3 of 4 people found the following review helpful
3.0 out of 5 stars
A bit tedious and repetitive, but still good, Jan 4 2011
By Karla Bushway "7Rabbits" - Published on Amazon.com
This review is from: An Old Man's Love (Paperback)
William Whittlestaff takes in the orphaned Mary Lawrie and, after a year, decides he's in love with her and proposes. She accepts. Unfortunately, Mary's old sweetheart, John Gordon, arrives the next day from the Kimberley diamonds mines, having rectified his poverty. So what's a girl to do? What's the 50-year old, previously-disappointed-in-love-decades-ago Whittlestaff to do?
I've been away from the Victorian authors for a good long while, but I don't think this one is nearly as good as I recall Trollope's other works were. This story was simple, but the framing of it was ponderous and very redundant throughout. Perhaps that was the point of it, however; that a very heavy matter weighed on the minds of all three main characters (Whittlestaff, Mary, and John Gordon) and so it's natural that they should chew over the same facts again and again.
It was a quick read, but it was very tedious in too many spots. So much of it was the internal thoughts of the characters as they tried to work out the problem: what was expected of them (heart vs. duty), what was the "best interests" of the other parties, outside advice and pressure, and so on. The character of Mrs. Baggett and her situation with her drunked sot of an errant, leeching husband brought the whole "marital duty" aspect into the story - once a promise is made to be one's wife, it's mandatory to stick through it, thick or thin, and deny - all the while proclaiming - one's sacrificial martyrdom.
There was a tight cast of characters, each providing some characteristic that crops up so much in Victorian lit - punny names like a groom and gardener called Hayonotes and Thornybush, respectively; and meddling nosybodies like the local soon-to-be married vicar Blake who is a right boor and acts out of self-righteous romantic inclinations but seems to be doomed after marriage. (Trollope certainly implies that his wife will be fed up with him in a matter of months.)

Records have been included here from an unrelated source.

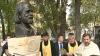 La Chişinău a fost inaugurat bustul scriitorului şi politicianului Andrei Vartic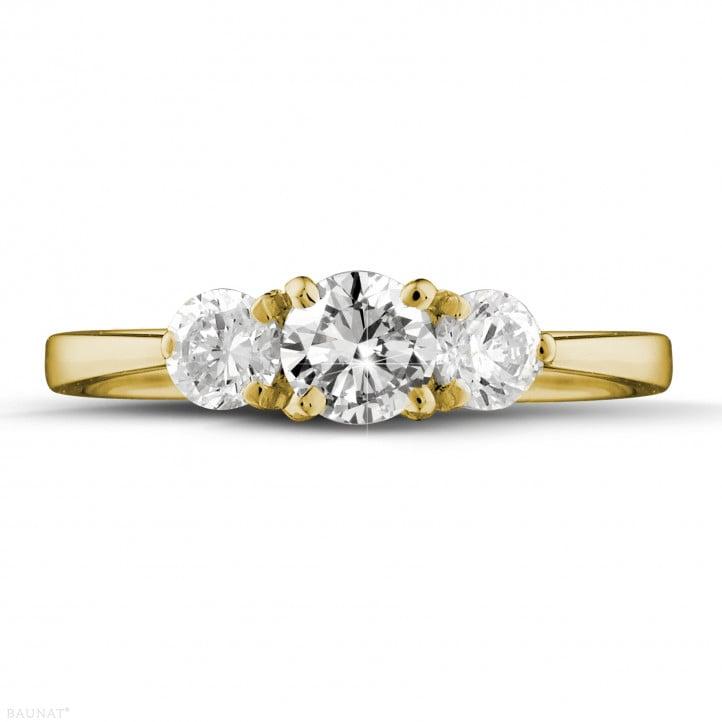 0.95 carat bague trilogie en or jaune et diamants ronds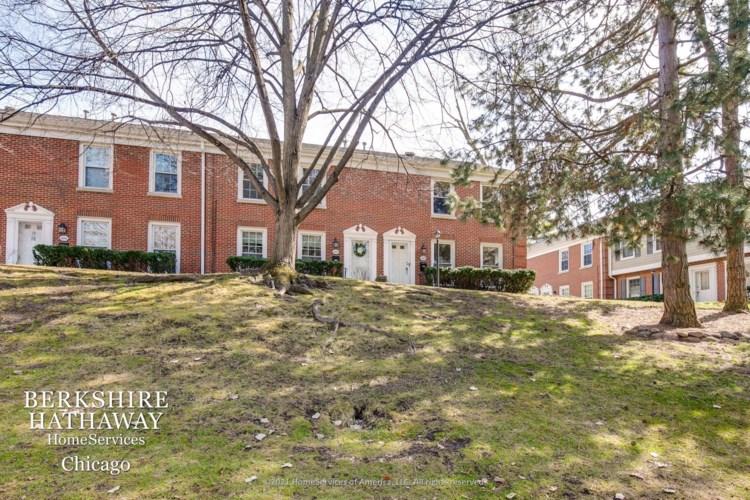 1450 Pebblecreek Drive, Glenview, IL 60025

I'm glad it was a short book. I honestly don't think the slim concept of it could have borne too many more pages and revisits to the same thought processes. It ended as one would expect, but I still kept reading because I wasn't entirely certain.
4.0 out of 5 stars
Not one of Trollope's best, but still good, May 22 2012
By Maggie Jarpey - Published on Amazon.com
This review is from: An Old Man's Love. (Paperback)
I've read almost of Trollope and liked almost all and loved many. I liked this one but didn't love it--meaning I won't want to reread it although I'm glad I did read it once. Usually I relish Trollope's humorous characters, but Mrs. Baggett and her husband, two of the humorous ones, failed to amuse me. The young, enthusiastic, soon to be married clergyman, however, did amuse me, as did his less enthusiastic bride-to-be. The story was a page-turner for me--I was very anxious to know what was going to happen in the end. The two main characters made you care about them.
If you have never read Trollope, this wouldn't be the best intro to him, but if you like Trollope in general, I think you will like this one, too. However, it lacks the interesting cultural and political background details that enrich Trollope's best books, and it lacks the deliciously wicked villain or villains that he usually supplies. There simply isn't as much to the story as I've come to expect from Trollope. And although I did love the main characters, I didn't love them nearly as much as I have loved some other Trollope characters. Still, I enjoyed it and got something of value from it, so I do recommend it.